• EXTRACTO DEL DOCUMENTO
··········

El buey mudo de Sicilia
Las anécdotas de
su época de estudiante nos informan del aspecto y el temperamento de Tomás, era
callado y prudente, pero todo un Aquino: grueso y de 1,90 de estatura; sus
compañeros lo apodaron “el buey mudo de Sicilia”. Alberto de Bollstädt (san
Alberto Magno), descubrió el talento de aquel alumno y lo convirtió pronto en
su discípulo. Dicen que Alberto anunció a los condiscípulos de fray Tomás: “Lo
llamáis buey mudo, pero os digo que su mugido resonará en el mundo entero”.
Tomás fue el continuador del proyecto de Alberto: conciliar el naturalismo de
Aristóteles con el espiritualismo de San Agustín. Se trataba de formular la
síntesis de razón y fe. La convicción de fondo de Alberto Magno y Tomás de
Aquino era esta: la ciencia no está contra la fe; son dos fuentes de luz para
ilustrar al hombre, cuyo origen común es el Creador.
Mientras Tomás
se preparaba para la ordenación sacerdotal y la docencia, su familia cambió de
bando; los hermanos se conjuraron contra Federico II, en 1246, Reinaldo fue
ejecutado y los otros desterrados; perdieron el señorío de Roccasecca y sólo
les quedaba Montesangiovanni en los Estados Pontificios.
La Universidad de París
La
“inteligencia” de la Cristiandad, estaba organizada como un importante gremio y
dotada de leyes propias: era como “otra” ciudad, dependía del del papa y el
rey. No respondía a la imagen de una Edad Media pacíficamente cristiana, en la
que no pasa nada, sino que durante 25 años estuvo siempre amenazada por la
huelga general, frecuentemente sacudida por alborotos, choques entre
estudiantes y fuerzas del orden y una sorda, pero feroz, lucha intestina por el
poder.
Vivió el
pensamiento. Pensó la vida,...a pie.
La segunda gran
discusión no fue por el poder, sino por las cosas sublimes. Se discutía sobre
lo más elevado y menos tangible: ¿Hay un alma inmortal?, ¿ha creado Dios el
mundo, o la materia es eterna? ¿Es igual “tiempo infinito” que eternidad? En
aquella época de las “escuelas” se hizo verdadera filosofía y no sólo teología.
Lo más filosófico fue el atrevimiento de las preguntas.
Llegó a París de
profesor ayudante; accedió a la plaza oficial con sólo 31 años, y empezó a
enseñar y a escribir obras profundas, obtuvo una cátedra, y todo de 1254 a
1259. Llamado a la Curia pontificia, residió en tantas ciudades como los papas
itinerantes.La etapa italiana (1259-1268) es la más fecunda en escritos; además
organizó el sistema educativo de los dominicos y fundó su Estudio General de
Roma. Su madurez se reparte entre una segunda estancia en París (1269-1272) y
la vuelta a su Nápoles natal, con el encargo de organizar el Estudio General o
Universidad de los dominicos.

··········

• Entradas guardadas
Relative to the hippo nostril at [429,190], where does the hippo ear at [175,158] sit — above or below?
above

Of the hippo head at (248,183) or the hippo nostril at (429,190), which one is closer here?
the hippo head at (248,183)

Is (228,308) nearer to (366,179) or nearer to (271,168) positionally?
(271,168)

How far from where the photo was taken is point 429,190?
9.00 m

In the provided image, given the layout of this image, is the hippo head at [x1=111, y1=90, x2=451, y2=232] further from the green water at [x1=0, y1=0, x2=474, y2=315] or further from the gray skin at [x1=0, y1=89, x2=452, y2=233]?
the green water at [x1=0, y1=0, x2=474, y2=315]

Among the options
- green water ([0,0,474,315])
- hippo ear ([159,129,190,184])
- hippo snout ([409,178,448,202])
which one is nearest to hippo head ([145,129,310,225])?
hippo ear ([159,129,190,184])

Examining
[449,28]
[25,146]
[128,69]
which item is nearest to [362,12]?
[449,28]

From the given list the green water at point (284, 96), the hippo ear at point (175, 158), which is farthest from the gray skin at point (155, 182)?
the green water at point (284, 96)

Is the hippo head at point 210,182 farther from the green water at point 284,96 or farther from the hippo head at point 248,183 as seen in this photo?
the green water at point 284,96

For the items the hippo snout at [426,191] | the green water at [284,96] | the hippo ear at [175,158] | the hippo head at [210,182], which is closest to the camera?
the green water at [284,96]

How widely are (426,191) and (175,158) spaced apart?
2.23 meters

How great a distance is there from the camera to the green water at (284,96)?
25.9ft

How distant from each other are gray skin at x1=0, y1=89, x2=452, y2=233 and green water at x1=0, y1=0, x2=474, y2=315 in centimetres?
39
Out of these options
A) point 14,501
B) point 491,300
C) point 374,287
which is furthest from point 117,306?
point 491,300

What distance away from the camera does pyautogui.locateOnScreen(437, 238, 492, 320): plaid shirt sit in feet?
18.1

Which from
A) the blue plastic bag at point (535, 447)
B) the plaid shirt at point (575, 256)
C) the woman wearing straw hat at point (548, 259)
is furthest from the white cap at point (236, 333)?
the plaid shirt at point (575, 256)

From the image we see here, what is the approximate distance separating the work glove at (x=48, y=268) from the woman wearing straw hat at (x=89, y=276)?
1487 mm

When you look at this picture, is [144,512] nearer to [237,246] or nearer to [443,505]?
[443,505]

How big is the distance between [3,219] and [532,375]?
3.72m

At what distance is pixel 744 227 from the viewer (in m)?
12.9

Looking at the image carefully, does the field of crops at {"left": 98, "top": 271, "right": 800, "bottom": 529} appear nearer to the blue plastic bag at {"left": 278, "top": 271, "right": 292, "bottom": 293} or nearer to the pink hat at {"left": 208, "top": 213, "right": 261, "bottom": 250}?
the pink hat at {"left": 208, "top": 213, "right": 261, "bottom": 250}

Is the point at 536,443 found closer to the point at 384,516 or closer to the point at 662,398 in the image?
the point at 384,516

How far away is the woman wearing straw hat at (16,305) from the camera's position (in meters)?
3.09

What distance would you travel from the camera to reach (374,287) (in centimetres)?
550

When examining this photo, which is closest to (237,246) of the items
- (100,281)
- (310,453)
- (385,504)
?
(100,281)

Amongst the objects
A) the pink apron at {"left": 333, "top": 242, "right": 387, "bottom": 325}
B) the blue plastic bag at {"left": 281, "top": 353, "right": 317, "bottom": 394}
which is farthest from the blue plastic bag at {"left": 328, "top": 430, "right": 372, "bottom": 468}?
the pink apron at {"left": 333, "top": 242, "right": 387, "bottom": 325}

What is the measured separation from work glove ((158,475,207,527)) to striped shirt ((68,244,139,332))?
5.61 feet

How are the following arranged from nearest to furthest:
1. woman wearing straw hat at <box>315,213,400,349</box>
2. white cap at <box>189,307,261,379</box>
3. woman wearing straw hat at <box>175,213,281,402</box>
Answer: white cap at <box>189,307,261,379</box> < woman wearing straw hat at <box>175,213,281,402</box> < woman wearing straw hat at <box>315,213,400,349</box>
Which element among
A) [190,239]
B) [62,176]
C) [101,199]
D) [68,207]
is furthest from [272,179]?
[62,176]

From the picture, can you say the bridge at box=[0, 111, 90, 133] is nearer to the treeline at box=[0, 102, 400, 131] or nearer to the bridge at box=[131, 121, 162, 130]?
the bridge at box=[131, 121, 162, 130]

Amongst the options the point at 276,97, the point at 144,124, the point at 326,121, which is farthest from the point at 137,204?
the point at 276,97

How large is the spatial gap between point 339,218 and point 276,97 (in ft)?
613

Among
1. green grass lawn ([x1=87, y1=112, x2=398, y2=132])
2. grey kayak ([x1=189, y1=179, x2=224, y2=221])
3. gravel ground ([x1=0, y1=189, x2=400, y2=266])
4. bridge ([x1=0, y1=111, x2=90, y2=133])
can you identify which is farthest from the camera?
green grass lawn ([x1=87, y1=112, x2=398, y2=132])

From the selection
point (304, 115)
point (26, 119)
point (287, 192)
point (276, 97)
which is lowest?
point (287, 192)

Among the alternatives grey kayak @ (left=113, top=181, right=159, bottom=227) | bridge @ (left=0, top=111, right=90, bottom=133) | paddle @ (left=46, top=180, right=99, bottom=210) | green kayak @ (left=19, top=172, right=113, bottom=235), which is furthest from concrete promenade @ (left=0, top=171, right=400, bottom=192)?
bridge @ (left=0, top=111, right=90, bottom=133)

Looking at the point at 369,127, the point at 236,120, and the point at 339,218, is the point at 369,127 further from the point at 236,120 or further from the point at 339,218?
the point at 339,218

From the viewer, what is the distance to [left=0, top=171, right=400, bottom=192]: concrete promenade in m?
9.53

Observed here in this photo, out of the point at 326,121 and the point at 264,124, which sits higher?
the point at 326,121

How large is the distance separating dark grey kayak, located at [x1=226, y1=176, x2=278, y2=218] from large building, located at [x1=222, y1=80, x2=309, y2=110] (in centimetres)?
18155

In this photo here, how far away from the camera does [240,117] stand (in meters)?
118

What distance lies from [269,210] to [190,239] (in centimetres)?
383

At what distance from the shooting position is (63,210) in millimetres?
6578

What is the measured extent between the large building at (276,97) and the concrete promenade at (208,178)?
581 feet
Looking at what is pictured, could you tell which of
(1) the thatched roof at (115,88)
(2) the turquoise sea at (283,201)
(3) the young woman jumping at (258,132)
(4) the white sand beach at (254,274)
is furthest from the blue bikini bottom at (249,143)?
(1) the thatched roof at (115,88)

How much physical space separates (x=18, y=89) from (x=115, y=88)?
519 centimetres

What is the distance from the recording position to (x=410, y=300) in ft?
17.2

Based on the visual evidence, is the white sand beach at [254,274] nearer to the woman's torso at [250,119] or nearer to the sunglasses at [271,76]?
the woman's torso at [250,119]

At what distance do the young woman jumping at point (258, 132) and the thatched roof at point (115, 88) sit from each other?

··········

• QUÉ HACER
Transcribe sin cambios el pasaje del texto sobre Tomás de Aquino que comienza en "La segunda gran" y termina en "de las preguntas.".

• RESULTADO
La segunda gran
discusión no fue por el poder, sino por las cosas sublimes. Se discutía sobre
lo más elevado y menos tangible: ¿Hay un alma inmortal?, ¿ha creado Dios el
mundo, o la materia es eterna? ¿Es igual “tiempo infinito” que eternidad? En
aquella época de las “escuelas” se hizo verdadera filosofía y no sólo teología.
Lo más filosófico fue el atrevimiento de las preguntas.